Anxiety and School

Biggybigs

Member
I don't know if there is anyone on this site that still attends a school or college but I find it that I have been missing a sufficient amount of school due to my Generalized Anxiety because I feel awful in the mornings could this just be the stress of going to school or just my (GAD) is stronger in the morning.

PLease post reply
 
I go to High school!

And you know, I have a 10 MINUTE PRESENTATION TO DO ON DOMESTIC VIOLENCE!! and I think I'd rather fail than do that, which is sad. I'd do ANYTHING except that.
 
2invisible4u2c said:
I go to High school!

And you know, I have a 10 MINUTE PRESENTATION TO DO ON DOMESTIC VIOLENCE!! and I think I'd rather fail than do that, which is sad. I'd do ANYTHING except that.

Like you'd willingly do a presentation about something other than domestic violence? lol just kidding.

Seriously tho, school is a good place to practice managing SA

I go to high school too and I just finished a presentation a couple days ago maybe that's why I'm so optimistic lol

Good luck on your dreadful presentation invisible. If you have a choice, be the first student to do it. That way theres less time for anxiety and less embarassment because you can't compare yourself to others
 

woman123

Member
Eh I dread presentations, man 5 minute presentation is like 5 hours of pure hell. haha I missed alot of days due to my anxiety as well. But I always managed to make up time. If you do find your self missing days because of your anxiety. You need to really seek help from counslers therapists or not to throw out medication, but in some circumstances , it works.

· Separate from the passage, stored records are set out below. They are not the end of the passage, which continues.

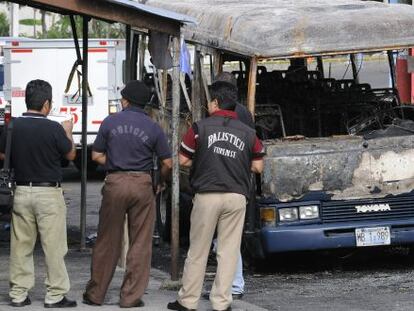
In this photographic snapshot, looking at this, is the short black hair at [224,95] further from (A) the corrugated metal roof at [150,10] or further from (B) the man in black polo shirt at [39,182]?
(B) the man in black polo shirt at [39,182]

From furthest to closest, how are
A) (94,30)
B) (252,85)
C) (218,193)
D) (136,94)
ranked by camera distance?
(94,30) < (252,85) < (136,94) < (218,193)

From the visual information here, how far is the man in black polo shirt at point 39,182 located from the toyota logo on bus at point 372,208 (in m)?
3.27

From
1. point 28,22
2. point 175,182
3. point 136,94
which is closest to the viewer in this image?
point 136,94

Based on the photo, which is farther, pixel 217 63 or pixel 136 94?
pixel 217 63

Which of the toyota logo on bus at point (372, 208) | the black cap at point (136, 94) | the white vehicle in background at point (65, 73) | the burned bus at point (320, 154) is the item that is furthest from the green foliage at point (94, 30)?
the black cap at point (136, 94)

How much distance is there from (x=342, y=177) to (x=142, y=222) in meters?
2.61

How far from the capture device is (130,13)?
9703 mm

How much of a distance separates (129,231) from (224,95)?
4.22 ft

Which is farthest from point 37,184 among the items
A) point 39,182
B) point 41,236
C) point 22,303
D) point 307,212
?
point 307,212

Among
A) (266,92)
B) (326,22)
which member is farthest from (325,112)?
(326,22)

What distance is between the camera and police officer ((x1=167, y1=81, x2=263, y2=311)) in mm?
8531

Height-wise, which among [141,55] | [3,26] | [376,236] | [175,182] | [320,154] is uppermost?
[3,26]

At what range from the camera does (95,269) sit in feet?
29.1

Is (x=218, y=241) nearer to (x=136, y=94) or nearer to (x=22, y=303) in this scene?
(x=136, y=94)
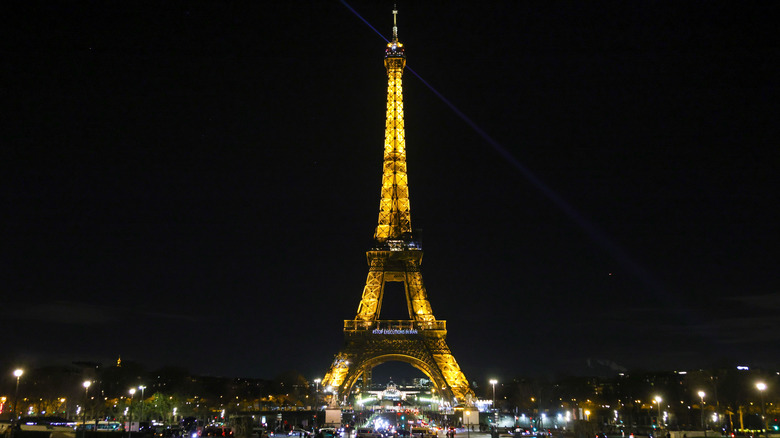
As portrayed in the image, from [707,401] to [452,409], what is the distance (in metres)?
35.6

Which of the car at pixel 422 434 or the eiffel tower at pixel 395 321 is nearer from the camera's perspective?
the car at pixel 422 434

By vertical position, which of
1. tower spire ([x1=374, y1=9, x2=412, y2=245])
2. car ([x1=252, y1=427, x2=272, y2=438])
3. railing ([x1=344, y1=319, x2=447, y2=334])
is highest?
tower spire ([x1=374, y1=9, x2=412, y2=245])

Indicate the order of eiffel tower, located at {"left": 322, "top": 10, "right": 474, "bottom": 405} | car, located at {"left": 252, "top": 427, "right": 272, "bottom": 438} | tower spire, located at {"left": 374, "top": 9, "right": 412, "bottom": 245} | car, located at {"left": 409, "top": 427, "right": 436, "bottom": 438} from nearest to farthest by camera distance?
car, located at {"left": 252, "top": 427, "right": 272, "bottom": 438}
car, located at {"left": 409, "top": 427, "right": 436, "bottom": 438}
eiffel tower, located at {"left": 322, "top": 10, "right": 474, "bottom": 405}
tower spire, located at {"left": 374, "top": 9, "right": 412, "bottom": 245}

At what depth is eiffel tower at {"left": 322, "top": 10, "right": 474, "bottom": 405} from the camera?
239 ft

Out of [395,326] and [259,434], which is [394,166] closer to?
[395,326]

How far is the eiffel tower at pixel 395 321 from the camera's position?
72875 millimetres

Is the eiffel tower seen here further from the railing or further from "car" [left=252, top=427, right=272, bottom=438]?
"car" [left=252, top=427, right=272, bottom=438]

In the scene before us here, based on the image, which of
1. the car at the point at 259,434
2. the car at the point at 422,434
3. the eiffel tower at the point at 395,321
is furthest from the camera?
the eiffel tower at the point at 395,321

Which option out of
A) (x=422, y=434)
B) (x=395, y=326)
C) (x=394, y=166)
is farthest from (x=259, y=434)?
(x=394, y=166)

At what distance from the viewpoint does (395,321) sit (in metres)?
76.4

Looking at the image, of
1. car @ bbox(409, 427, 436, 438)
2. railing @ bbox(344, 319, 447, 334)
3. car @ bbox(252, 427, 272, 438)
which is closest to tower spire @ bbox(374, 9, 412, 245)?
railing @ bbox(344, 319, 447, 334)

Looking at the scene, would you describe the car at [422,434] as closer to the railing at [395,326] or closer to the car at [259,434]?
the car at [259,434]

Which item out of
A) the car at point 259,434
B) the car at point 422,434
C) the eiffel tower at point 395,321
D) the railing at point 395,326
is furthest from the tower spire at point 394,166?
the car at point 259,434

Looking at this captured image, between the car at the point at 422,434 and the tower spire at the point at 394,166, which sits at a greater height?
the tower spire at the point at 394,166
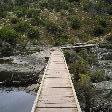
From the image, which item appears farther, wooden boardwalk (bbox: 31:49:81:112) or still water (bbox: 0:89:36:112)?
still water (bbox: 0:89:36:112)

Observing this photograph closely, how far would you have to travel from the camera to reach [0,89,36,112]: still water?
1531cm

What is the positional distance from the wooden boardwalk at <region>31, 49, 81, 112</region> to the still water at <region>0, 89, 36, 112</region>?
4.96ft

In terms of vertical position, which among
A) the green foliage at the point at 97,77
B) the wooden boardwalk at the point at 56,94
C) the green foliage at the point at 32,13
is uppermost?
the green foliage at the point at 32,13

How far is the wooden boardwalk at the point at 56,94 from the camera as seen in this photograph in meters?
11.0

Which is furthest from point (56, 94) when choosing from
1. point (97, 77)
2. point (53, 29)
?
point (53, 29)

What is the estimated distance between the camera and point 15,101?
16.5 meters

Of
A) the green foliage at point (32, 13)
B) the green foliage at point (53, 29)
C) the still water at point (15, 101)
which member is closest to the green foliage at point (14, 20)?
the green foliage at point (32, 13)

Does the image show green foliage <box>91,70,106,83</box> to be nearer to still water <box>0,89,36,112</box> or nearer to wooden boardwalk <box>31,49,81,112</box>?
wooden boardwalk <box>31,49,81,112</box>

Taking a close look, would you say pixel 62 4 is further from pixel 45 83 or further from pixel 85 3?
pixel 45 83

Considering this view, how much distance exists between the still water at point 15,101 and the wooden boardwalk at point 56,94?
1.51 m

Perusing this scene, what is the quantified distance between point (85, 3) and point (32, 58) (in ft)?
62.9

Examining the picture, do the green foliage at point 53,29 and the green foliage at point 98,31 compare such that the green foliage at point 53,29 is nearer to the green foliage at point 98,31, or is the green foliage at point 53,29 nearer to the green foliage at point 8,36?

Anxiety seems to be more prevelent now and days, I'm thinking It's the food involved in todays society, and the different standards society holds....Maybe? Who knows

But anxiety sucks
 

workingonit

Member
Im in highschool, and I missed alot of school last year from trying to figure out what was wrong with me. Turns out it was anxiety and panic attacks. After a long bad school year i had the summer to recover and treat my anxiety. Now I started this new school year. I have a pass to anywhere i need to go if i need to go to the nurse or guidance, and all my teachers know that I'm trying to work through the anxiety problem, so they don't ask any questions. All my friends are very supportive and so far I've been able to stay in school for 3 hours....now all i need to do is stay for the other 3. All the kids in school don't know why i keep missing some classes, and sometimes i get scared that they'll find out...but its not a big deal or anything...and once i get fully better i wanna help other people in school with my problem! :D
 

shy_pixie

Member
oh I feel for you, I really do. The leading up to doing a speech is hell. I just did a speech last week, the first one for years. It went badly, I did get very nervous and I shook, but you know, I'm still alive now and no one really cares. We are all so caught up in our personal lives that we don't really spend a great deal of time thinking about what other people do.
Thinking back to high school I thought I was the only one that really, really feared it. But remembering speeches there were about 3 other people in my class that got nervous up there, and one girl faked a throat infection or something to get out of it. We are not alone, there's probably plenty of other students in your school that have the same problem. Which leads me to wonder why this problem isn't tackled in our schools.
I think public speaking is such a problem for so many people and I don't know why they don't tackle this from a very young age in school and have students regularly do this so that they are not scared of it. Remember when we all used to do show & tell and speak when we were young? What happens? All of a sudden you stop doing it, then once a year you've gotta do a speech again and you're just not used to it anymore. It's crazyness.
After my terrible, terrible speech, I feel now that I want to get rid of this problem even more. How can I ever get married for example, if I can't get up in front of people? And as nervous as I got & showed it that day, my life is still the same and all my friends are still friends with me! My family is still here for me like they have always been, and my work colleagues act the same. It's somewhat of a revelation. I'm feeling at the moment that I want to join a speaking club, and just do speech after speech, nervous as hell, until I get used to it. I'll just explain to them why I'm doing it. I'm sure they'll think I'm brave rather than stupid.
It sounds good in theory, wonder if I'll do it!?